Oxidative stress plays a central role in driving injury in both the pancreas and extra-pancreatic organs [229,230]. Cytoplasmic Ca²⁺ overload leads to mitochondrial Ca²⁺ accumulation and excessive reactive oxygen species (ROS) production, which in turn triggers lipid peroxidation, increases cell membrane permeability, and further exacerbates Ca²⁺ dysregulation [231,232]. The Nrf2 signaling pathway functions as a key protective mechanism against oxidative stress and inflammation. It mitigates both [79]. Importantly, oxidative stress and inflammation are tightly interconnected: ROS activates NF-κB signaling to promote inflammation, whereas Nrf2 suppresses this response by enhancing the degradation of IκB proteins [79,80]. Given this crosstalk, Nrf2 is considered one of the major pathways of interest in studies evaluating the protective effects of phytochemicals in pancreatitis. Several phytochemicals—including visnagin, micheliolide, and galangin—have been shown to alleviate pancreatitis by activating Nrf2 while suppressing NF-κB [27,89,158]. More recently, kaempferol was incorporated into a mitochondria-targeted nanosystem designed to improve solubility, bioavailability, and safety. This formulation effectively alleviated severe acute pancreatitis (SAP) by activating the Nrf2/HO-1 pathway and elevating intracellular glutathione (GSH) levels [205].
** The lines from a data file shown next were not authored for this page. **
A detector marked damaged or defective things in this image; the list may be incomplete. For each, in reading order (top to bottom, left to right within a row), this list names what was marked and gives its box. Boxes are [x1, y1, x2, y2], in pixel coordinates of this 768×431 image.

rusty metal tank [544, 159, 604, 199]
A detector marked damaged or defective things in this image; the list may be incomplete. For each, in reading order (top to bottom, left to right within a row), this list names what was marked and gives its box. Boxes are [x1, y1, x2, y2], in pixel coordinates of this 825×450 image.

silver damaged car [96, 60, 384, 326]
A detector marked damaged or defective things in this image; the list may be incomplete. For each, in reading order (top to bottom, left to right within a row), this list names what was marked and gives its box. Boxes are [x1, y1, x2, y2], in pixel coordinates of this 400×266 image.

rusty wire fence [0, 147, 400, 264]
Overproduction of ROS, or impairment of the antioxidant systems, alongside iron overload, results in ferroptosis, which is an iron-dependent lipid peroxidation of membrane phospholipids [62]. Recent studies have highlighted the suppression of ferroptosis as a potential therapeutic strategy for pancreatitis, possibly through enhancing antioxidant enzymes such as GPX4, promoting iron efflux or sequestration, and reducing pro-ferroptotic proteins like ACSL4. For instance, wedelolactone has been shown to activate the anti-ferroptotic enzyme GPX4, thereby protecting against acute pancreatitis [151]. Similarly, silibinin upregulates FTH1, which sequesters Fe²⁺, while simultaneously downregulating ACSL4 expression, collectively attenuating ferroptosis [70]. Recently, Neferine has been shown to bind to the Cys-288 residue of Keap1, thereby activating the Nrf2 signaling pathway and inducing transcription of the iron exporter FPN, which enhances cellular iron efflux [152].
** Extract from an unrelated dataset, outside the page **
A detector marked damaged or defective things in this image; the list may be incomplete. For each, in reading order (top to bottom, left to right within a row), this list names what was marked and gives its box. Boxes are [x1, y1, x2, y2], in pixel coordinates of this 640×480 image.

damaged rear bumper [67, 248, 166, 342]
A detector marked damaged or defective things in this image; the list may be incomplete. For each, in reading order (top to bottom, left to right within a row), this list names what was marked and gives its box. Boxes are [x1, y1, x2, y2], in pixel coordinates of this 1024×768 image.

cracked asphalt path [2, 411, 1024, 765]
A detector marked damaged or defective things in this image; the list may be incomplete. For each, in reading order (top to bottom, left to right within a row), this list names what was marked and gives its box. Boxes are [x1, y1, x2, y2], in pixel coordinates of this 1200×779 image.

MicroRNAs (miRNAs) are small, non-coding RNA molecules that regulate gene expression at the post-transcriptional level [13,14]. By modulating key pathways, including inflammatory, oxidative, and cytoprotective responses, miRNAs represent potential therapeutic targets in pancreatitis. Several phytochemicals have been reported to regulate miRNA expression in models of acute pancreatitis (AP) and severe acute pancreatitis (SAP), thereby exerting anti-inflammatory effects, for example, quercetin [17], salidroside [206], and emodin [132], as well as antioxidant effects, such as those induced by baicalin [197] and pinocembrin [16].

Chronic pancreatitis (CP) is a progressive fibroinflammatory disorder characterized by irreversible pancreatic damage. Progressive fibrosis represents the final pathological outcome of CP, with pancreatic stellate cell (PSC) activation recognized as an early cellular event driving fibrogenesis. Puerarin has been shown to upregulate GFAP, a marker of quiescent PSCs, while suppressing activated PSC markers such as Col1α1, α-SMA, and fibronectin [115]. More recently, curcumin was reported to inhibit PSC activation and collagen deposition by activating the Nrf2/HO-1 pathway, thereby attenuating pancreatic fibrosis in a CP mouse model [26]. In addition, nanocurcumin has demonstrated protective effects in preclinical models of acute pancreatitis [98] and was subsequently evaluated in a double-blind, parallel-arm randomized controlled trial, which concluded that nanocurcumin can be safely administered as an adjuvant therapy in patients with acute pancreatitis [210].

Optimizing the therapeutic potential of phytochemicals and guiding future drug development strategies requires a detailed understanding of their pharmacokinetic properties. Unlike conventional small-molecule drugs, many phytochemicals face limitations related to solubility, stability, metabolism, and transport, which may restrict their clinical applicability despite promising biological effects.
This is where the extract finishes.